## Reading passage
_ _ _ _ _ _ _

When preparing for a talk to HOCI – the Heads of Collecting Agencies – I checked out this piece on “the National Library of Wales’ development of a strategic approach to meeting user needs in a post-Web 2.0 world.”  This is what the author says:

Whilst what distinguished success from failure in these instances was often not a paper document outlining what was to be achieved but a combination of organisational support, a willingness to experiment (and to fail) – and most importantly – a clear understanding of what was achievable.

Now there are things that I clearly agree with here – particularly the need for ‘permission to fail’.  What about the insistence that the most important thing was to understand what was achievable: well who could object to that? It seems the very acme of commonsense. Now if we take it as a piece of commonsense then perhaps it means that if you set up a social media site, don’t expect that volunteers are going to start solving all your problems.  But if that’s the case, then it’s also a pretty empty thing to say. If it’s making a strong claim to insight – which the body language of the paragraph suggests it is, I think it is both wrong and that it contradicts the earlier injunction to be prepared to experiment.  If an experiment is anything, it seems to me it is something that one cannot have a “clear understanding” of what it might achieve.

_ _ _ _ _ _ _

## Data provided
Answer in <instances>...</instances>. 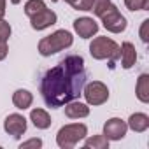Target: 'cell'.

_ _ _ _ _ _ _

## Exercise tasks
- 1) In the commentary on the National Library of Wales, what does the abbreviation HOCI stand for?
- 2) Set down, word for word, the stretch of the commentary on the National Library of Wales from "Now there are" through "it might achieve.".

## Exercise answers
- 1) Heads of Collecting Agencies

- 2)
Now there are things that I clearly agree with here – particularly the need for ‘permission to fail’.  What about the insistence that the most important thing was to understand what was achievable: well who could object to that? It seems the very acme of commonsense. Now if we take it as a piece of commonsense then perhaps it means that if you set up a social media site, don’t expect that volunteers are going to start solving all your problems.  But if that’s the case, then it’s also a pretty empty thing to say. If it’s making a strong claim to insight – which the body language of the paragraph suggests it is, I think it is both wrong and that it contradicts the earlier injunction to be prepared to experiment.  If an experiment is anything, it seems to me it is something that one cannot have a “clear understanding” of what it might achieve.